▽

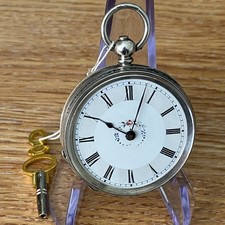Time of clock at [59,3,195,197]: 10:03
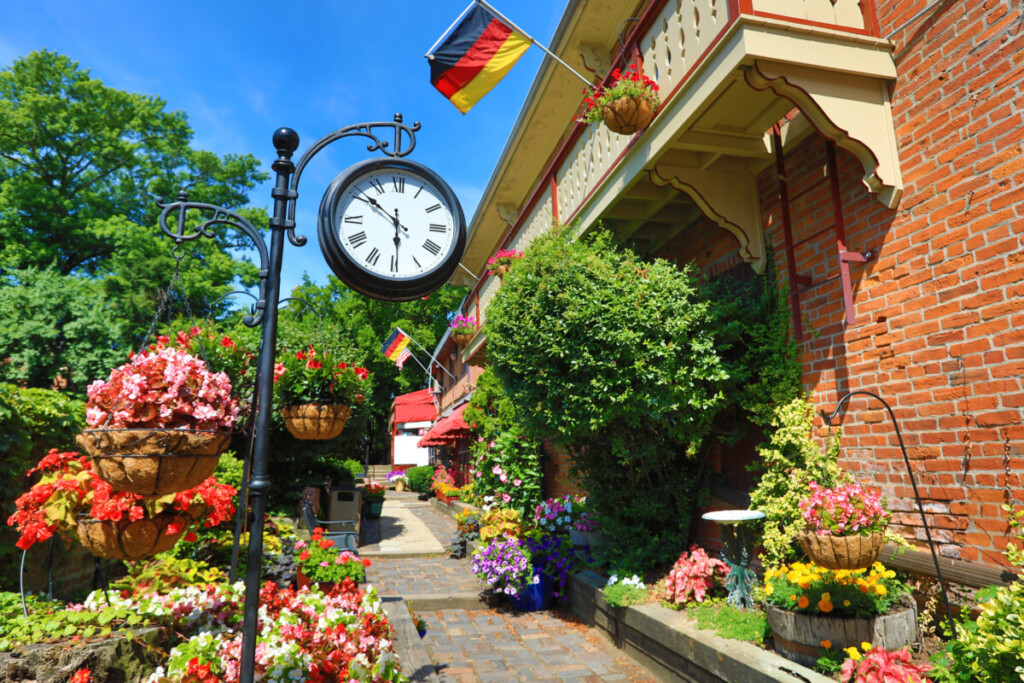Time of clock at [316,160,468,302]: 5:51
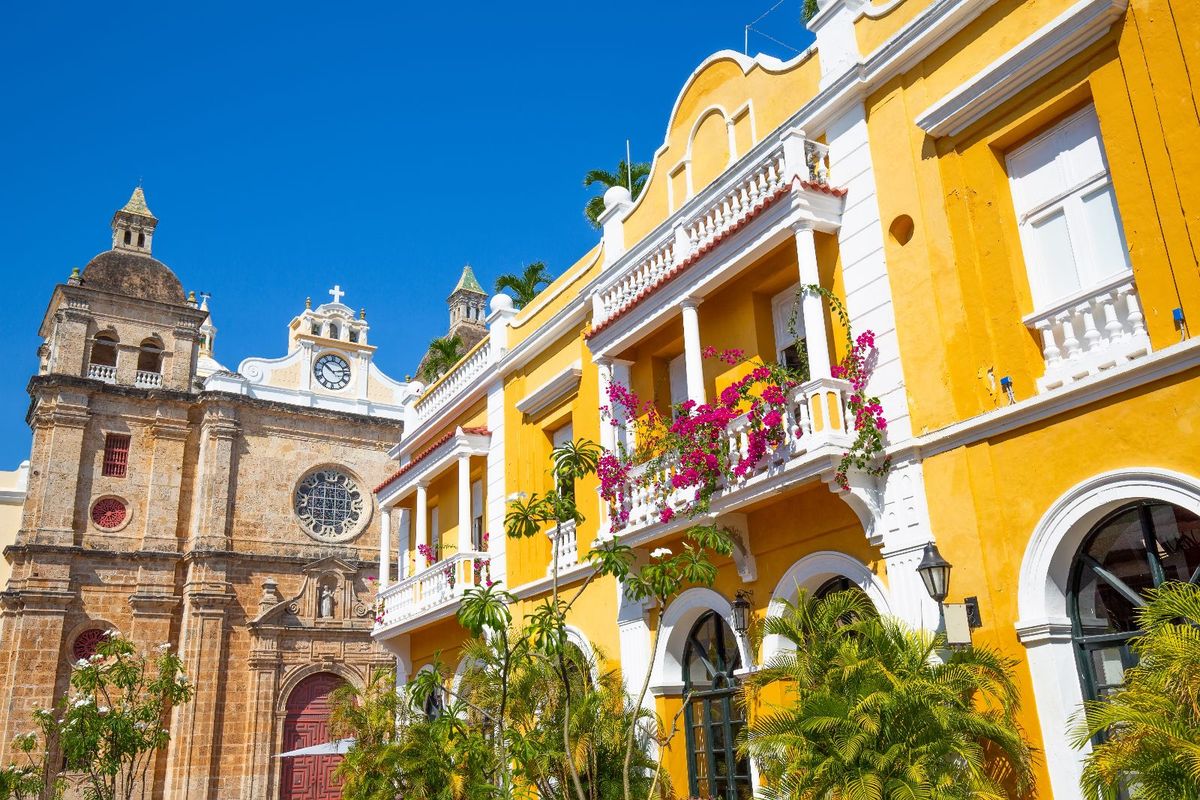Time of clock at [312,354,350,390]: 10:12
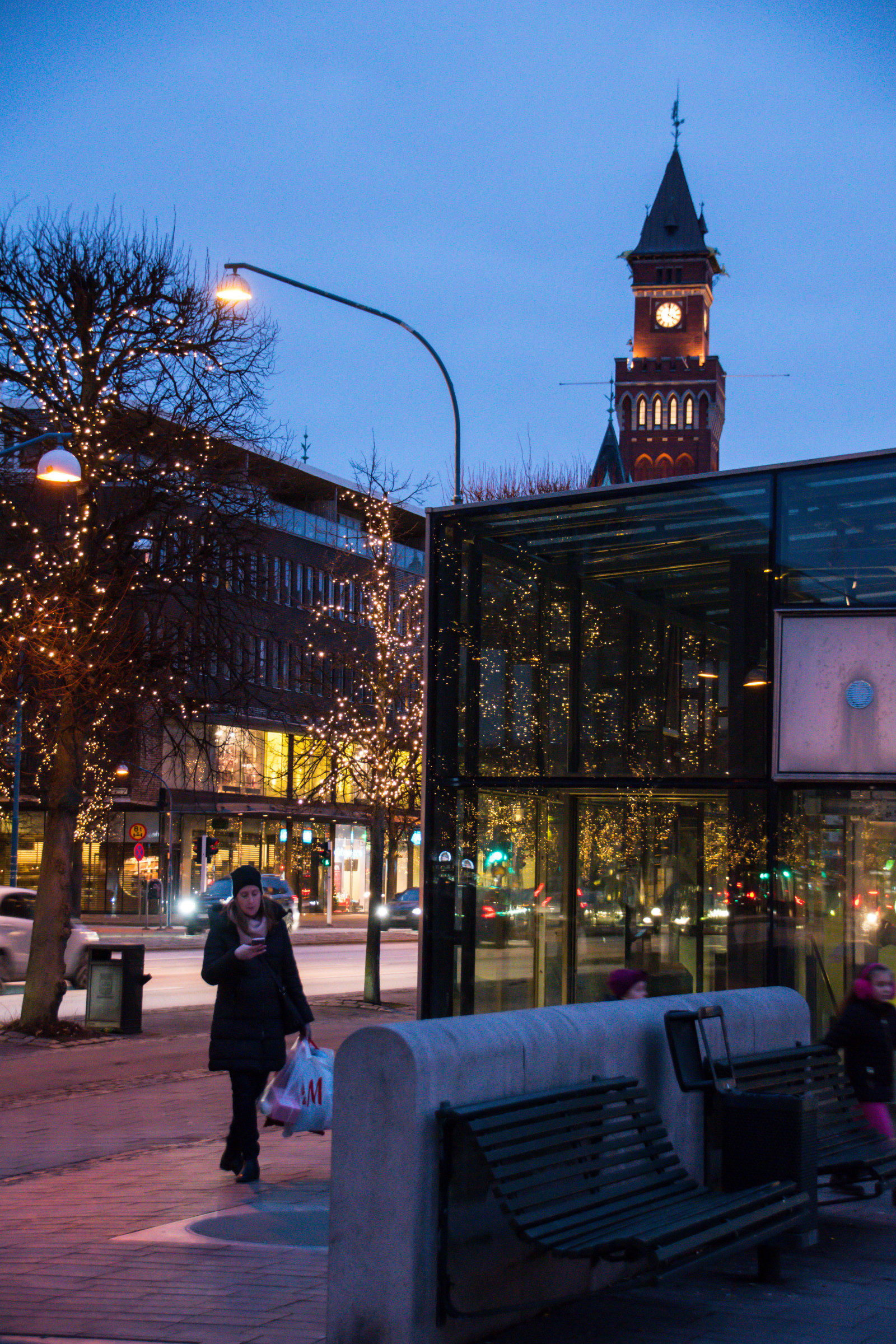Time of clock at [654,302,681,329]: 4:01
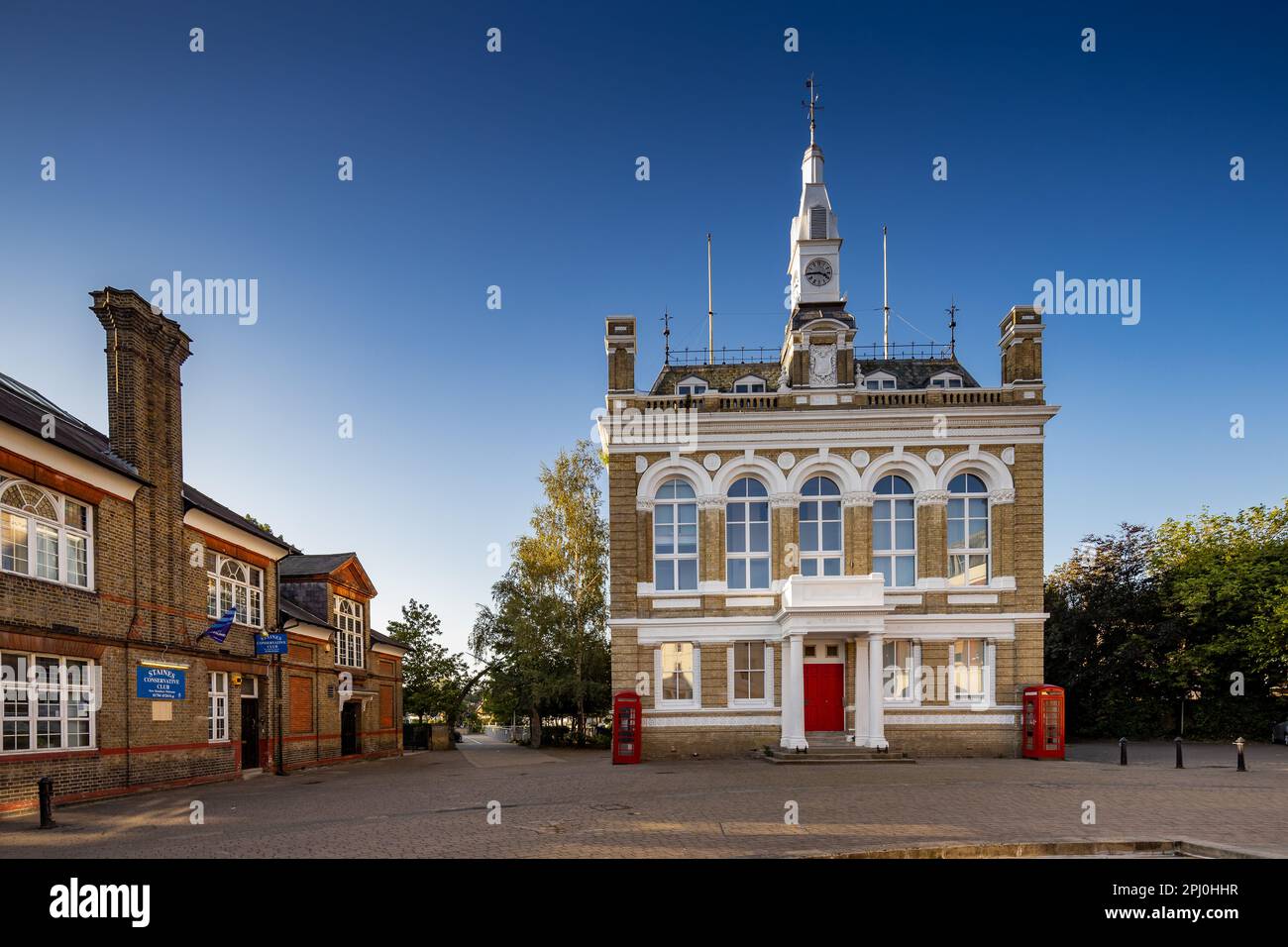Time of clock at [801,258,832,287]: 3:44
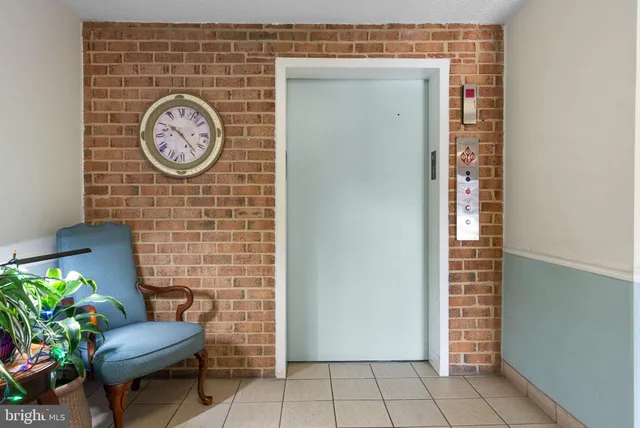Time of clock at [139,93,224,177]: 10:23
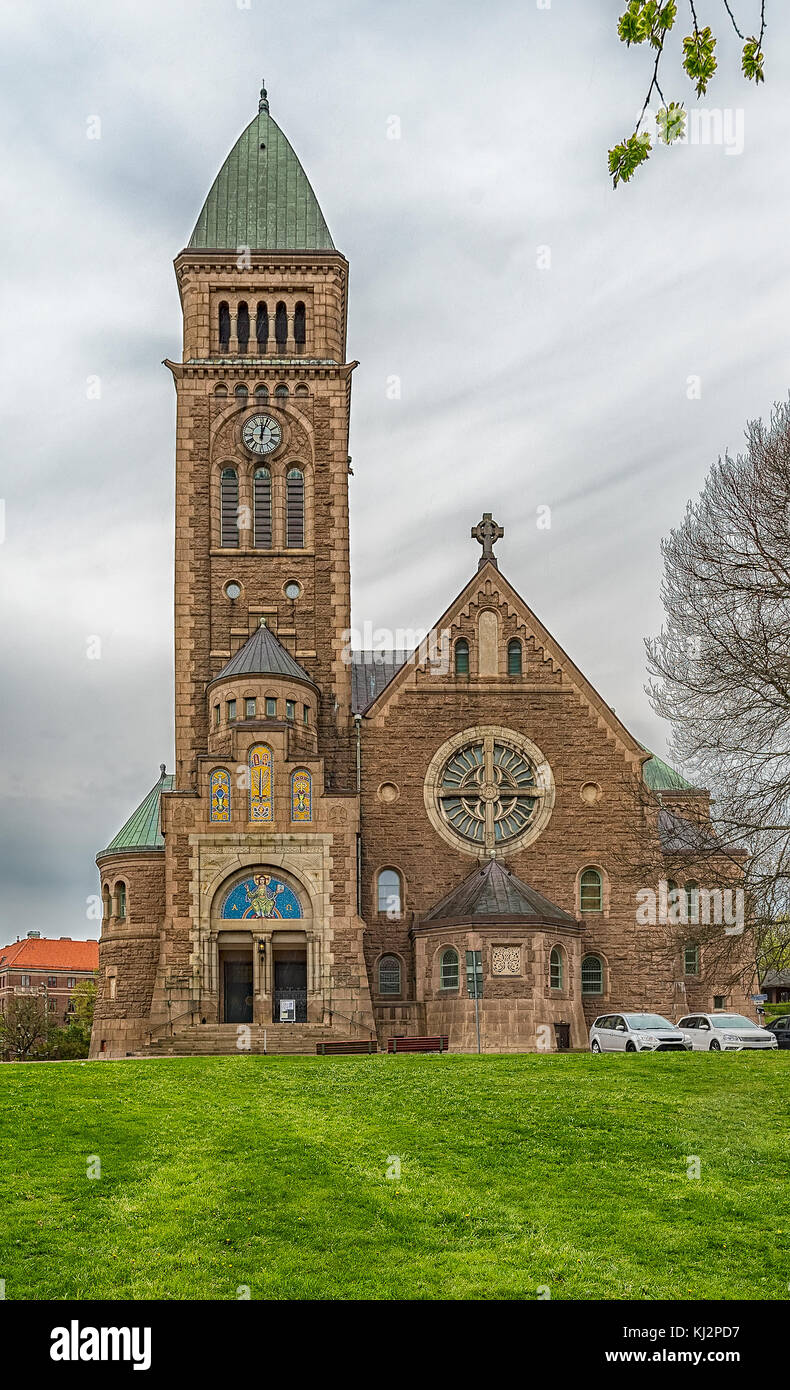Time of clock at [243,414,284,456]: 12:03
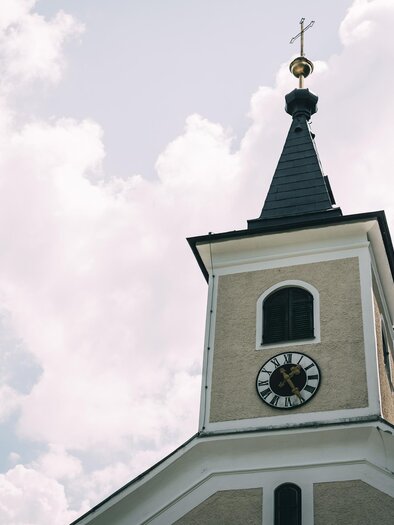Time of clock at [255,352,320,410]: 1:24
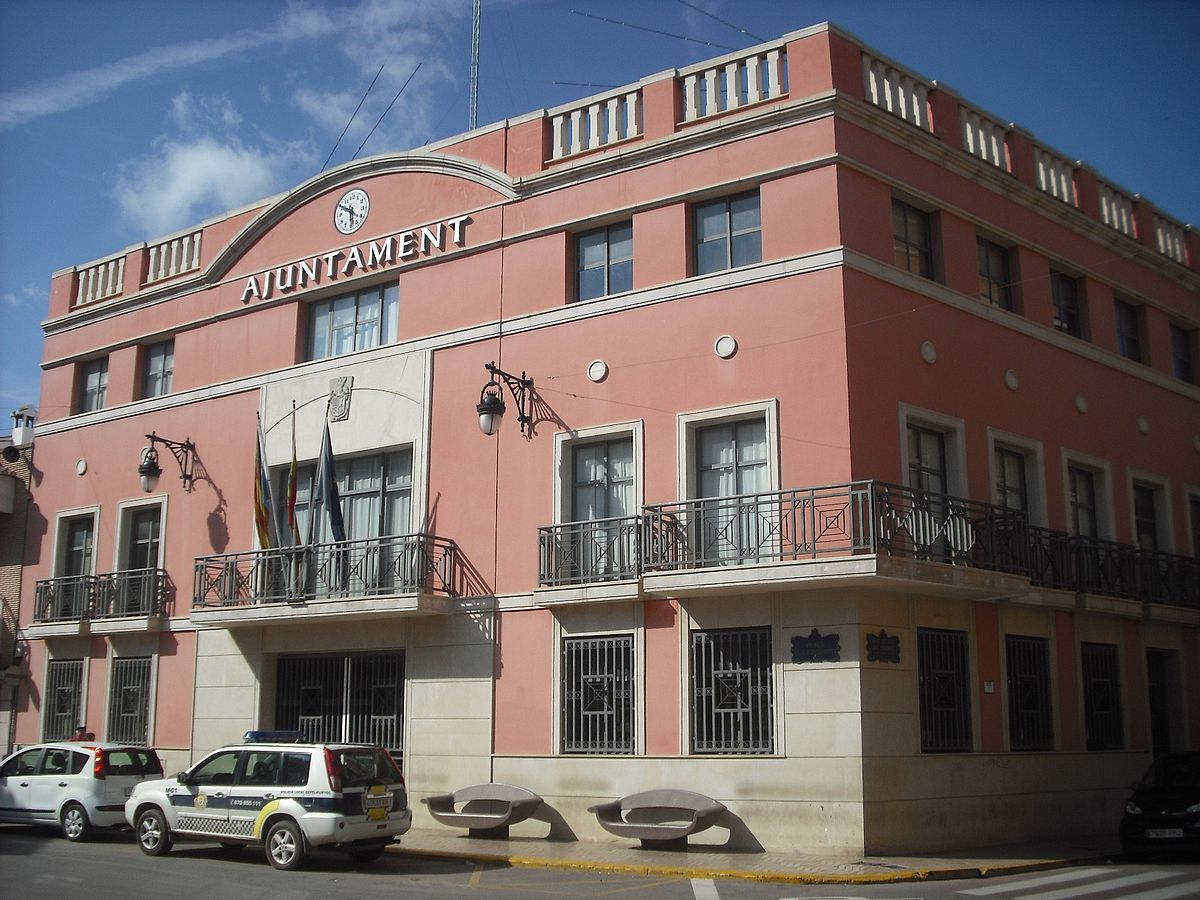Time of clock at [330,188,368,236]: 5:50
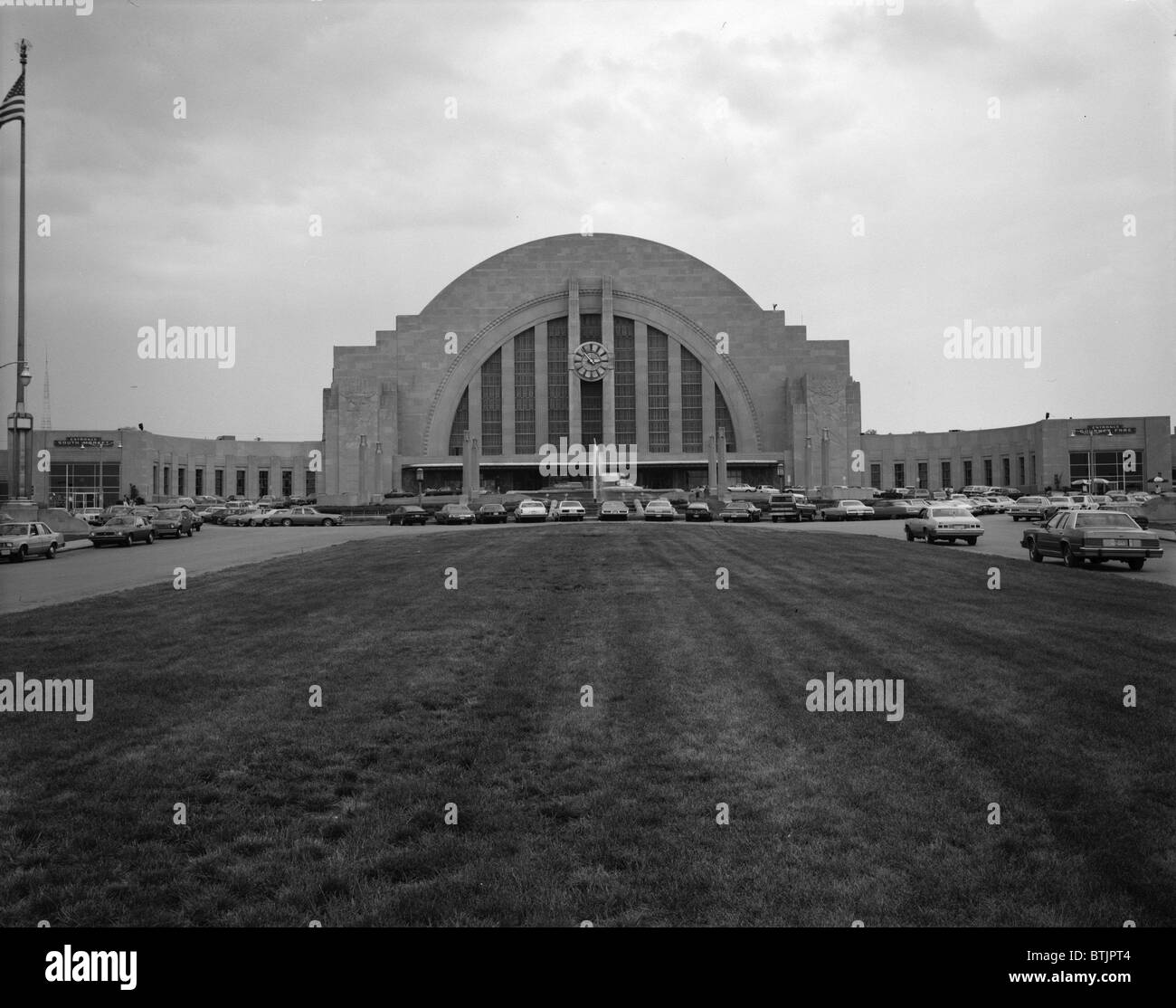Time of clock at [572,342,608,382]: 2:53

△

Rewrite every line of the listing above with "Time of clock" replaced by "Time shown by clock" and nothing else changed, and leave the pictures out.

Time shown by clock at [59,3,195,197]: 10:03
Time shown by clock at [316,160,468,302]: 5:51
Time shown by clock at [312,354,350,390]: 10:12
Time shown by clock at [654,302,681,329]: 4:01
Time shown by clock at [801,258,832,287]: 3:44
Time shown by clock at [139,93,224,177]: 10:23
Time shown by clock at [243,414,284,456]: 12:03
Time shown by clock at [255,352,320,410]: 1:24
Time shown by clock at [330,188,368,236]: 5:50
Time shown by clock at [572,342,608,382]: 2:53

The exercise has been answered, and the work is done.